I have now done quite a bit of experimentation trying to make this work correctly in builds again - but no matter what I do, the compositor is "stuck on the HMD" (i.e. all the OVRLayer instances are rendered with the camera at origin, instead of being rendered from the actual HMD position).

Version information: Unity v2017.4.12f1, Oculus Utilities v1.32.0, OVRPlugin v1.32.0, SDK v1.33.0. I originally reported this here, but that thread became a little big.

Comments

  • jashanjashan Posts: 26
    Brain Burst
    Can anyone give me a hint on what's going on with this?

    I spent the last few days dealing with this issue and it seems that something is happening with the scene that causes this: I've had a build where it worked, and one where it didn't work, and I was able to fix it for the build that was broken by overwriting the file level0 in the broken build with the one in the working build.
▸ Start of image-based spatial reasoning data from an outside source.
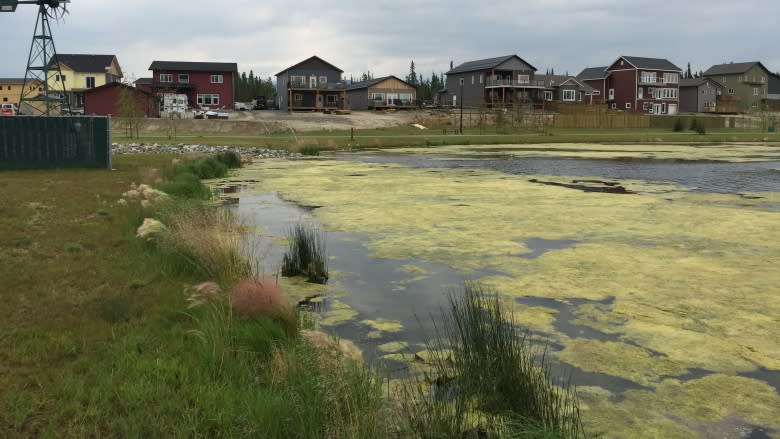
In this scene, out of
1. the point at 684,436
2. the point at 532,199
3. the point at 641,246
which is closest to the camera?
the point at 684,436

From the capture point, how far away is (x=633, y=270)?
8.21 metres

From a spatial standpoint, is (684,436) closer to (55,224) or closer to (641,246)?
(641,246)

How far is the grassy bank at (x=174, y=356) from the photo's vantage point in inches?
150

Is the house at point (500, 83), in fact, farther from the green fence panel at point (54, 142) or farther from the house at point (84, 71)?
the green fence panel at point (54, 142)

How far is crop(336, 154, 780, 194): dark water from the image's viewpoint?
18.5 meters

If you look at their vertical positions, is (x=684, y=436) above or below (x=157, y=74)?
below

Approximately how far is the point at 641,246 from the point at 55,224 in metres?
8.92

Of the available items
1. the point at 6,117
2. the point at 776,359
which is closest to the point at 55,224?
the point at 776,359

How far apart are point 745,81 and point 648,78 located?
24.0 metres

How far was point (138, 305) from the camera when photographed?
20.3ft

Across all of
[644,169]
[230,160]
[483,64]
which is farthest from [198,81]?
[644,169]

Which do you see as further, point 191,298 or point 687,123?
point 687,123

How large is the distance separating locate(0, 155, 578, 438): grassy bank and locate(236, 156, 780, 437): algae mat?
99 cm

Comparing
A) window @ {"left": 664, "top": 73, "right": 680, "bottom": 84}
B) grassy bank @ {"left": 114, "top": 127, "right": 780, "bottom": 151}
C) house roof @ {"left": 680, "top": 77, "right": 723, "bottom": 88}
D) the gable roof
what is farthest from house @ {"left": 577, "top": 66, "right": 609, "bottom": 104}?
the gable roof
Meanwhile, I also got to see this in the editor. But I see it one time, reliably over a few play sessions (hit play in the editor, see the issue, stop playing, rinse, repeat), make a copy of the scene (which has no apparent changes in Unity), open that copied scene, it works again, open the "original scene", it still works.

    So it seems that whatever change is happening in the scene does not mark the scene as dirty in Unity but it does go into a built version of the scene most of the time, but not always.

    This has been a nightmare to debug for a feature that has always worked flawlessly without any issues in SteamVR / OpenVR! I don't see how a Unity game can even break the Oculus compositor this way: This should be rendered by the Oculus runtime outside of our game, once I have passed the textures to the compositor. All overlays including the skybox overlay are rendered from camera at origin (0,0,0), no rotation, regardless of the actual HMD pose.
  • jashanjashan Posts: 26
    Brain Burst
    Apparently, no one had a hint. I still don't know for sure - but here's what I found out so far:

    In one of the sessions where it didn't work in the editor, I spent quite some time trying to debug OVROverlay to figure out what might be causing this. The most likely candidate obviously was the headLocked flag, which gets set when the OVROverlay is attached to a descendant of the main camera. I could not validate this to be the cause of the issue - headLocked was never set to true in any of my test-sessions but they did show the faulty behavior. One possible explanation could be that this somehow got cached in the runtime handling the compositor from a previous session, but that's just random guessing.

    Still, not knowing of a better way to solve this, I removed this whole headLocked stuff (no responsible VR developer should use headlocked stuff, anyways, so it's not like I lost anything of value). Also, as I saw that OVROverlay uses Camera.main, and you probably use that more often, I made sure to only have the VR camera tagged with MainCamera.

    From the looks of it, this did fix it; potentially due to Camera.main behaving more as you expect it in some other places of your integration. The thing is: Camera.main is not a reliable way to check for VR cameras. If you check for Camera-components where Camera.stereoTargetEye is not StereoTargetEyeMask.None, you actually reliably do what you probably thought you were doing by using Camera.main.